How is the experience in Berlin going?

It’s going very well. I really like my teacher, and I think that’s the main thing – working with someone you like and feeling you have a lot to learn from them.

What appealed to me about Hanns Eisler was that it’s a very practical course, with a focus on physicality. It’s a bit of a German thing, very physical. We have all sorts of classes: swordplay, dance, movement, spatialisation, stage drama. It caught my attention because it was in line with what I believed in and with what I’ve been doing.
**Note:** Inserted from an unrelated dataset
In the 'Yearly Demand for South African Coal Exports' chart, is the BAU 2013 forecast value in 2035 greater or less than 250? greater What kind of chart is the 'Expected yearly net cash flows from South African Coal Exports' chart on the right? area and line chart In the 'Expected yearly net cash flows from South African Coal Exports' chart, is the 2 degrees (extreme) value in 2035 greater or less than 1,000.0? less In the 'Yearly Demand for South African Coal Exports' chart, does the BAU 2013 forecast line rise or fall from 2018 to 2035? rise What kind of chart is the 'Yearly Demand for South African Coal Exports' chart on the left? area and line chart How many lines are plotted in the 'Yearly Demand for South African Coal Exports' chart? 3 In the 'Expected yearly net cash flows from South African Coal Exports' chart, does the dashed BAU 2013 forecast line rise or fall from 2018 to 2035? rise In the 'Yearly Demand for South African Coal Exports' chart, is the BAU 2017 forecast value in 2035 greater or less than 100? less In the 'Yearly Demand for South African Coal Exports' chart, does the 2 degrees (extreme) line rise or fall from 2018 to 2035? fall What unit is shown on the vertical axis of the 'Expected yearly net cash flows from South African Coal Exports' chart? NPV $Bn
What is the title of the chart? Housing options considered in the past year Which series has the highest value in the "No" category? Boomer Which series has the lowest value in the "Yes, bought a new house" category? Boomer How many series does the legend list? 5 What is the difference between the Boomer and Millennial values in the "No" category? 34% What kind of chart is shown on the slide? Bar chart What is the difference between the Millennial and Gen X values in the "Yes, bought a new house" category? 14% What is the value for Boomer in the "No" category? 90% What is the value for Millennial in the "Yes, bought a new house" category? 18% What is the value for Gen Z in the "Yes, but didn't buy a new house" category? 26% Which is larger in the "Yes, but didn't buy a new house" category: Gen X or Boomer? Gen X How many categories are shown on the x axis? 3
Do you see yourself living in Berlin? Where do you see yourself in 10 years?

Honestly, I don’t know. I’ll be where I can be most active. I’d like to stay in the centre of Europe, but I don’t want to be stay in the same place. My dream is to work a bit everywhere, including in Portugal. In ten years’ time, I’d like to live in Zurich, for example, and have an international career, working in opera productions in every part of the world.


©Márcia Lessa

How important is the Gulbenkian Grant for your life?

It is very important. This Master’s, after a four-year degree, has been a very intense period, with a lot of work and intensification in the aspects that I needed to improve; finding my vocation within singing, the identity of my voice as well as my own. The Gulbenkian grant allowed me to focus completely on that, without having to worry about the other factors.


How does it feel to be part of the network of Gulbenkian grantees?

Last year I had a meeting with other art grantees and it was really interesting to hear about their experiences. It made me realise that we are a very active group of people, motivated to do different things and that we want to transform the national art scene.

I feel very honoured to be part of this group and I hope to make contributions as great as theirs. In the future, I hope to cross paths with people, not only from the music scene, but also from dance and film, to create things together, to exchange ideas. I’m sure that will happen as soon as the pandemic is over.